**WORK INSTRUCTION:**
Copy out each line below that has the word "site" in it.

======== EXCERPTED DATA ========

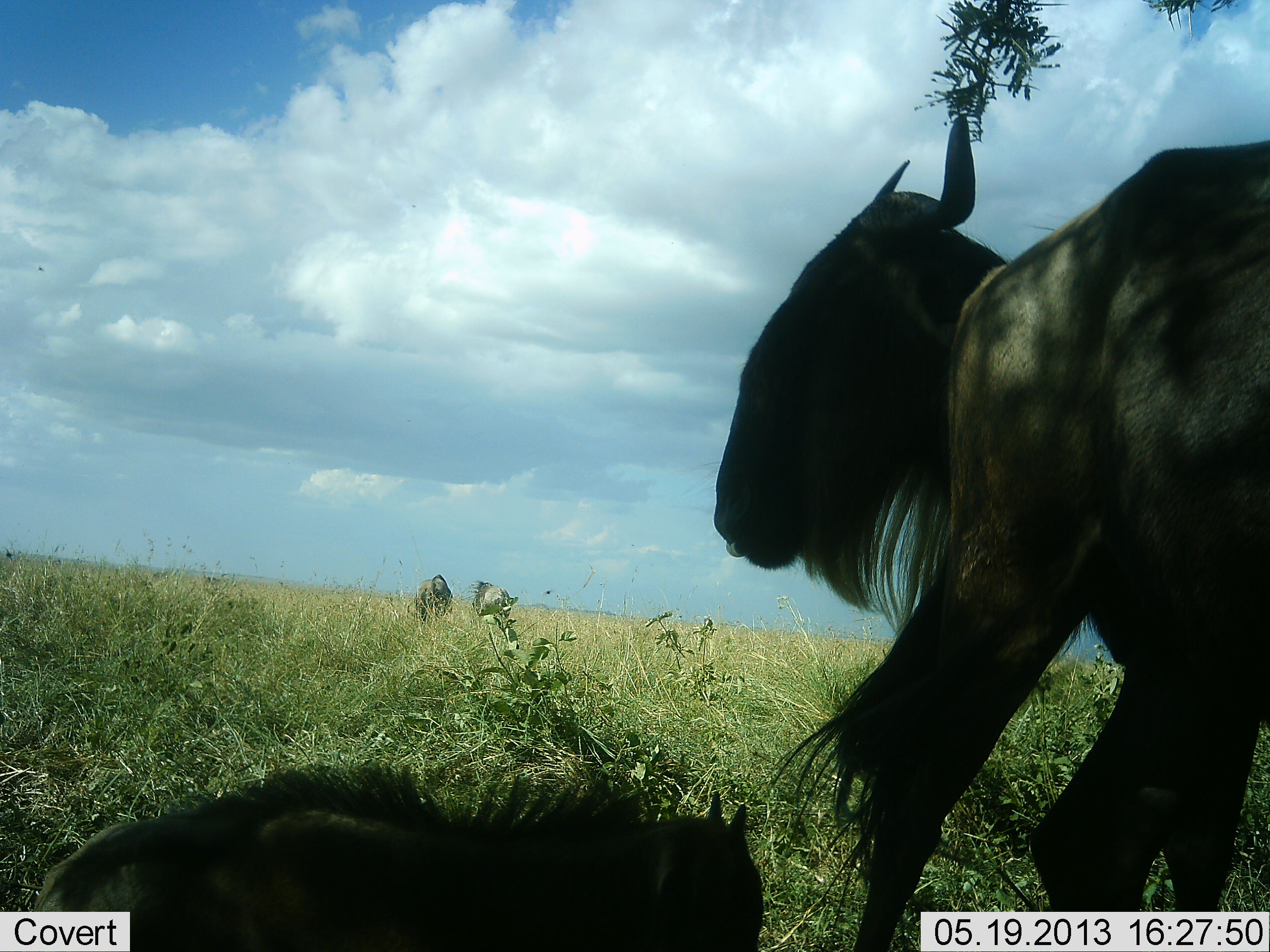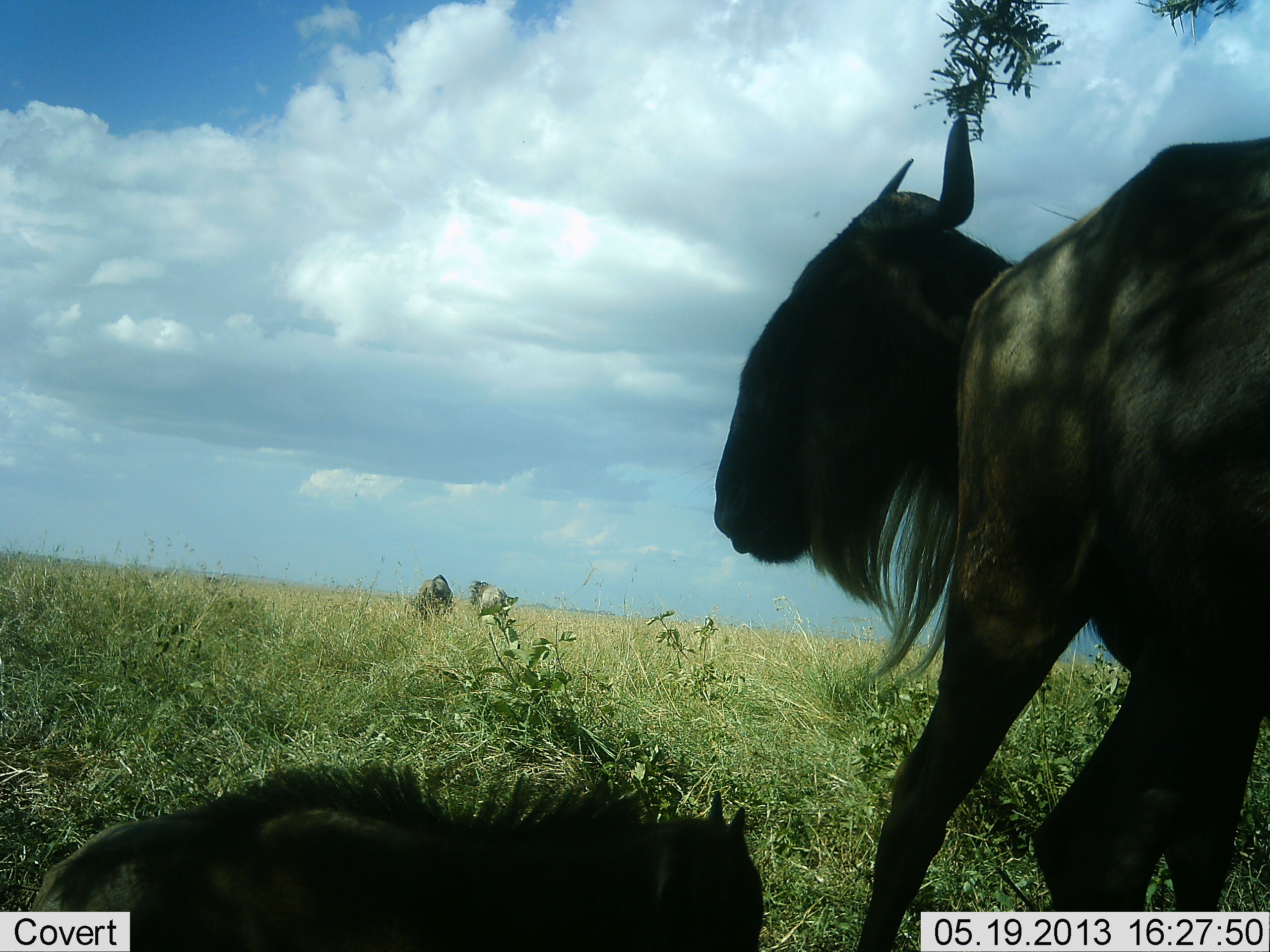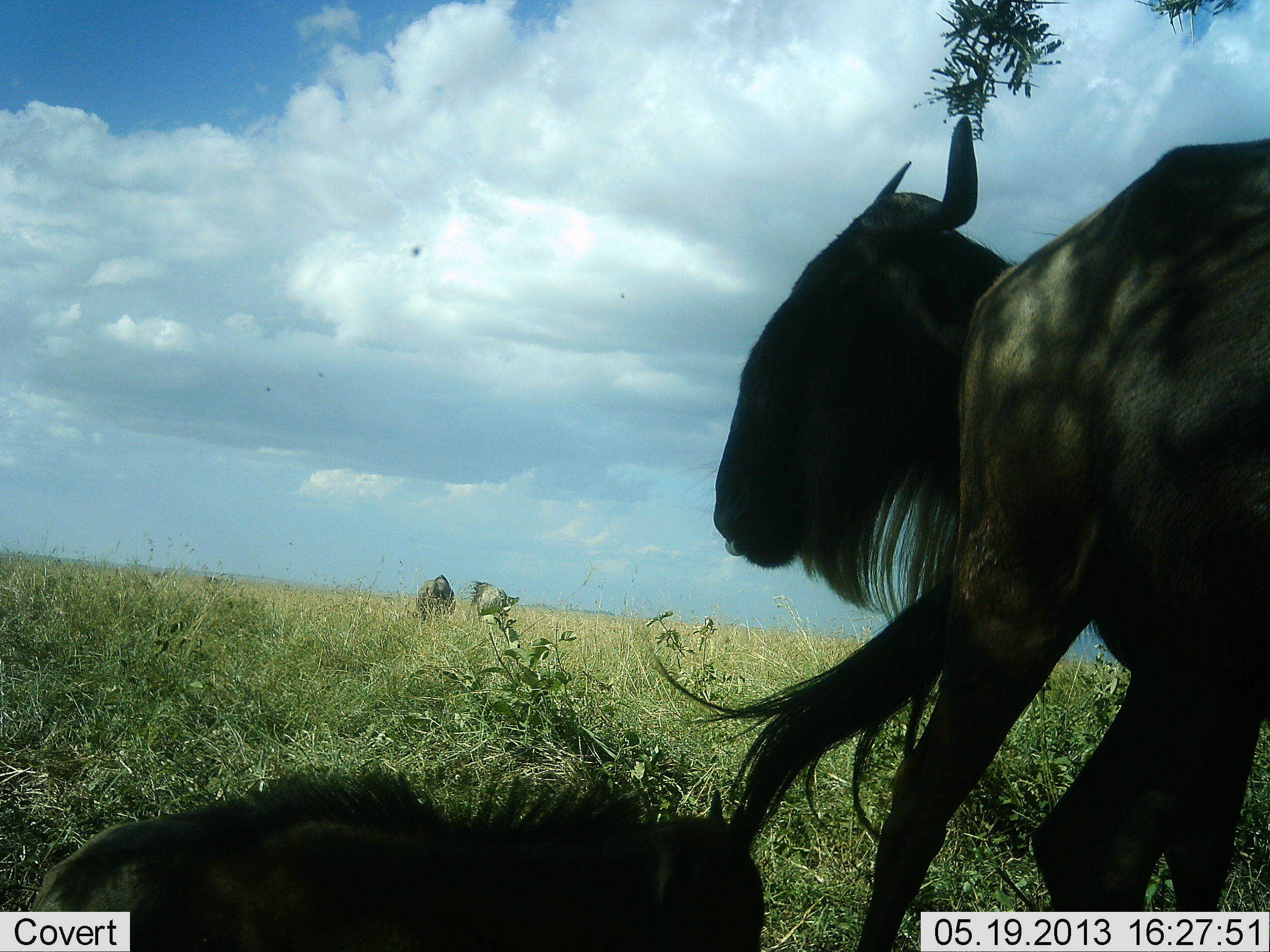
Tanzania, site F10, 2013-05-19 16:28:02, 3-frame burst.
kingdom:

========
======== EXCERPTED DATA ========

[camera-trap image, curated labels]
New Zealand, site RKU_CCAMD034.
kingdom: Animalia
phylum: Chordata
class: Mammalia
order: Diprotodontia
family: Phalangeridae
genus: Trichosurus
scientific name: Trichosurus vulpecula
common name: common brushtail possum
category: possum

========

**TASK OUTPUT:**
Tanzania, site F10, 2013-05-19 16:28:02, 3-frame burst.
New Zealand, site RKU_CCAMD034.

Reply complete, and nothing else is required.